He vuelto a leer "El maestro del juicio final", de Leo Perutz, una de las mejores novelas de intriga que conozco. Posé por primera vez la atención en ella hace ya muchos años. Borges la tenía entre sus favoritas, comparaba a Perutz con Kafka. "El maestro del juicio final" era para él una especie de Kafka policial. Otros autores de prestigio se sumaron a la misión de rescatar del olvido a un escritor coetáneo de Musil y de Werfel, amigo de Alexander Lernet-Holenia, que en los años veinte y treinta había gozado de gran popularidad apagándose después el brillo como suele suceder en bastantes casos en la literatura.

La novela, que ahora publica Libros del Asteroide, es un artefacto de poderosa inteligencia y suspense, una de esas piezas que sólo se producen de muy tarde en tarde gracias a narradores orfebres como Perutz, que se negó a encasillar su obra en cualquier tipo de género. Vio la luz por vez primera en 1923 entre signos de interrogación. Se podía hablar de ella, a un tiempo, como de una novela psicológica, policial, gótica, fantástica y realista. Poseía rasgos de todos esos géneros mencionados y también de algunos más. Lo que hizo Perutz fue disfrazar unos de otros y juntarlos en una coctelera de manera elegante de modo que al lector pudiera interesarle observar cómo se relacionan entre sí la realidad y la ficción, lo posible y lo imposible, junto a ráfagas de fantasía y dentro de la opacidad del misterio. Ello lo convirtió en un virtuoso del rompecabezas, en un constructor de laberintos.

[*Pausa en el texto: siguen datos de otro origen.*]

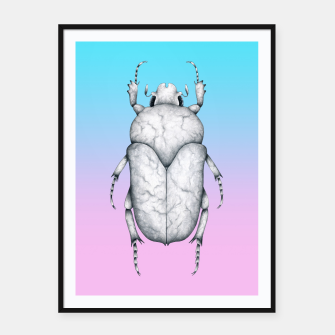 Marble Beetle (Pink and Blue Gradient Background) Framed poster miniature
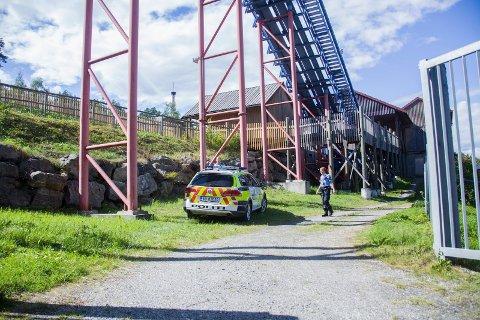 Arbeidsulykken på Tusenfryd skjedde sommeren 2015.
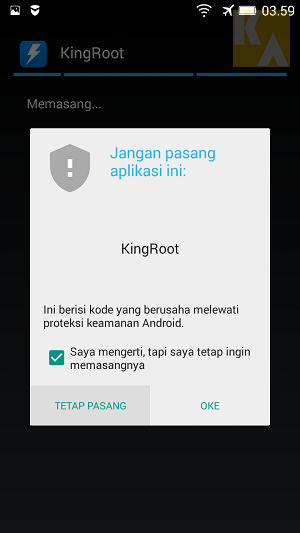 Root-Kitkat-Lollipop-Kingroot 4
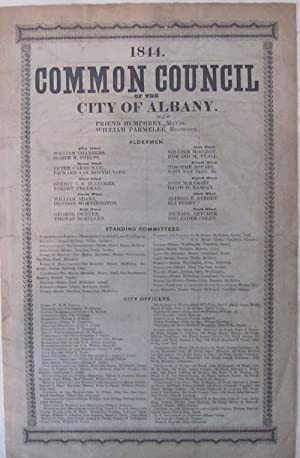 1844 Albany Common Council Broadside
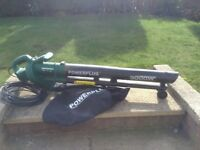 Powerplus Leafblower/Vacuum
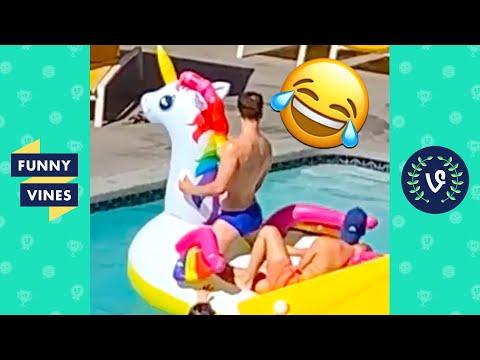 INFLUENCERS IN THE WILD (PT.4) | FUNNY VIDEOS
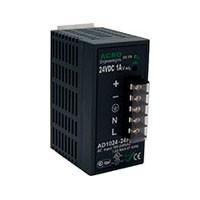 Блоки питания постоянного тока ACRO серии AD 12 VDC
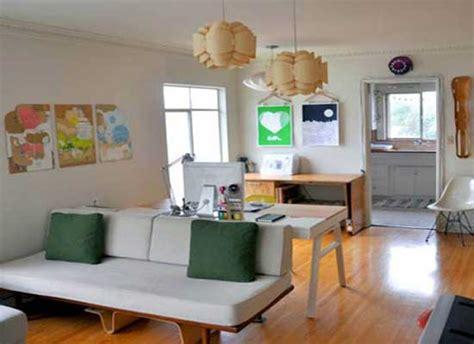 captivating modern bedroom interior design of good designs captivating studio apartment interior design ideas small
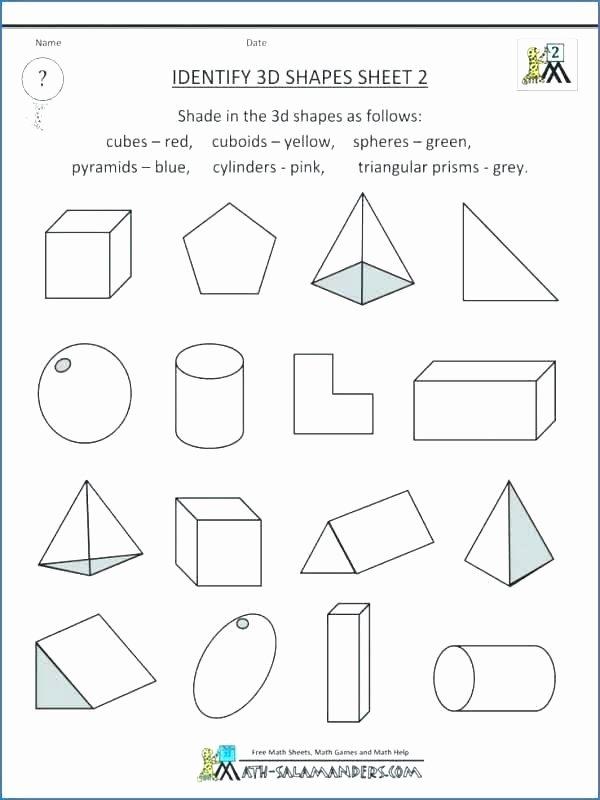 Sorting Shapes Worksheets for Kindergarten Flat solid Shapes Shape sort Geometry Worksheets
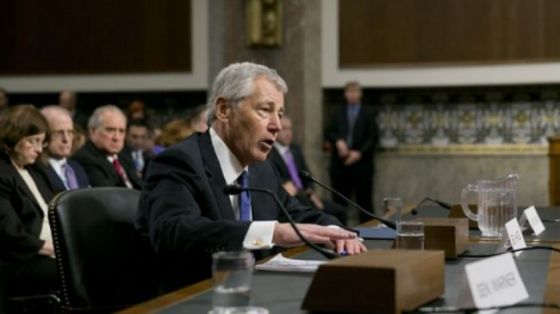 Chuck Hagel at Thursday's Senate Armed Services Committee hearing in Washington, D.C.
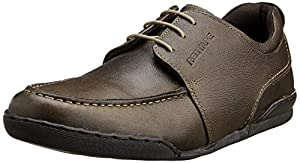 Redtape Men's Leather Formals and Laceup Flats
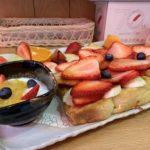 Топ фруктов Яобун Французский тост крупным планом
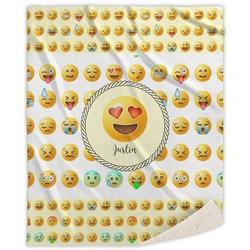 "Emojis Sherpa Throw Blanket - 60""x80"" (Personalized)"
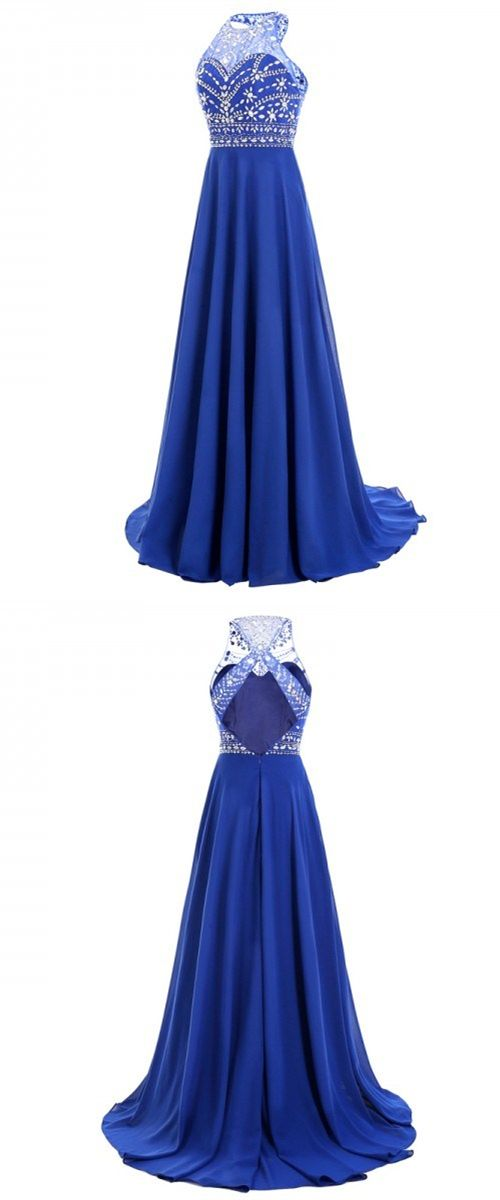 royal blue long prom dresses, cheap prom dress under 50, open back party dress with beading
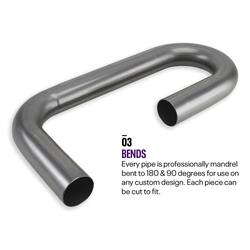 Combo Exhaust Pipe Mandrel Bend/Header Tubing, Mild Steel, 2 Inch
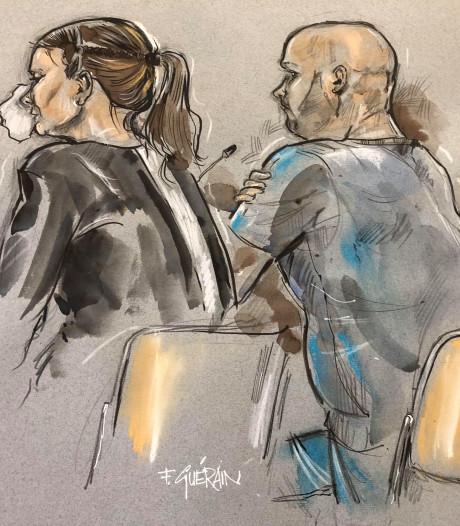 Drie jaar cel voor ouders van zwaar verwaarloosd campingjongetje (8)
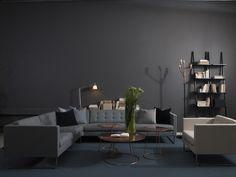 Swedese showroom Stockholm Madison sofa - Breeze table Libri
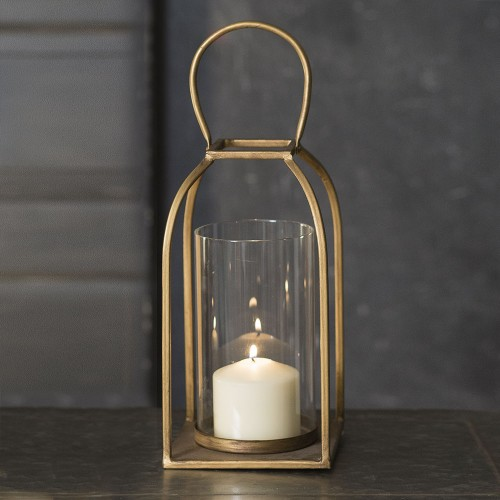 Large Tribeca Lantern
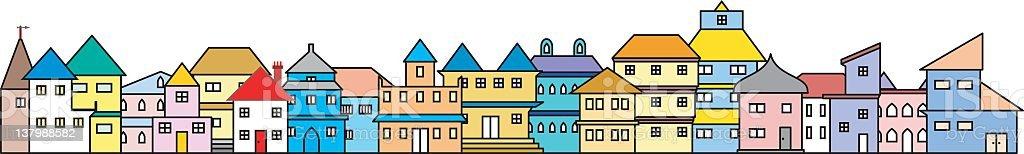 Set of Twenty Moveable Houses vector art illustration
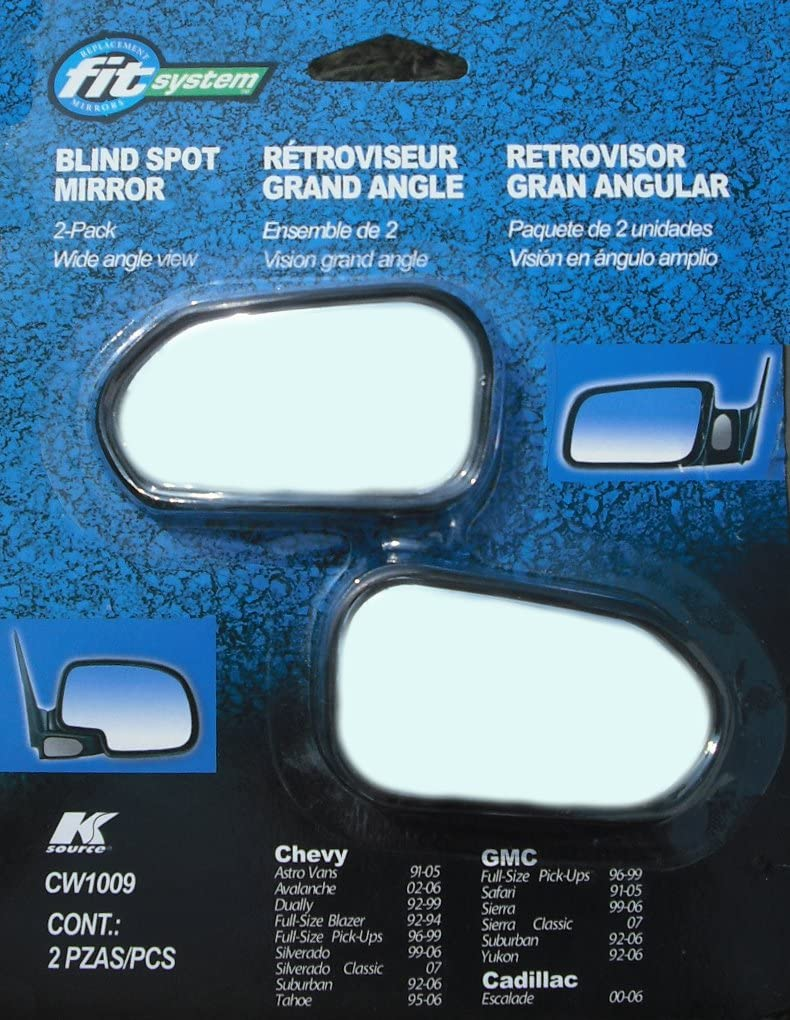 Pair Fit System CW1000 Custom Spot Mirror with Optical Blue Lens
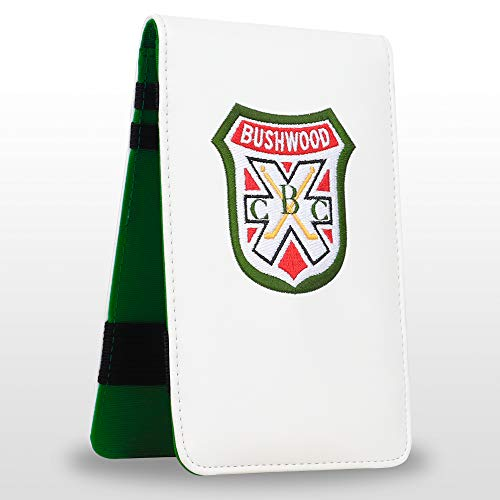 Golf Logo Shield White Leather Golf Scorecard & Yardage Book Holder Cover Also can Customize Your Name Version (Normal One)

Repetiría la fórmula en "De noche, bajo el puente de piedra" (1953) que también publicó hace un año la misma editorial y que sitúa su acción en la Praga de finales del XVI y principios del XVII en la corte del emperador Rodolfo II, protector de alquimistas y de astrólogos. En ella trata de confundir al lector con un juego a mitad de camino entre lo real y lo imaginario, cargado de victorias simbólicas, por las calles del barrio judío y con personajes históricos de protagonistas, como es el caso de Johannes Képler, el astrónomo y matemático alemán conocido por sus leyes sobre el movimiento de los planetas en su órbita alrededor del Sol.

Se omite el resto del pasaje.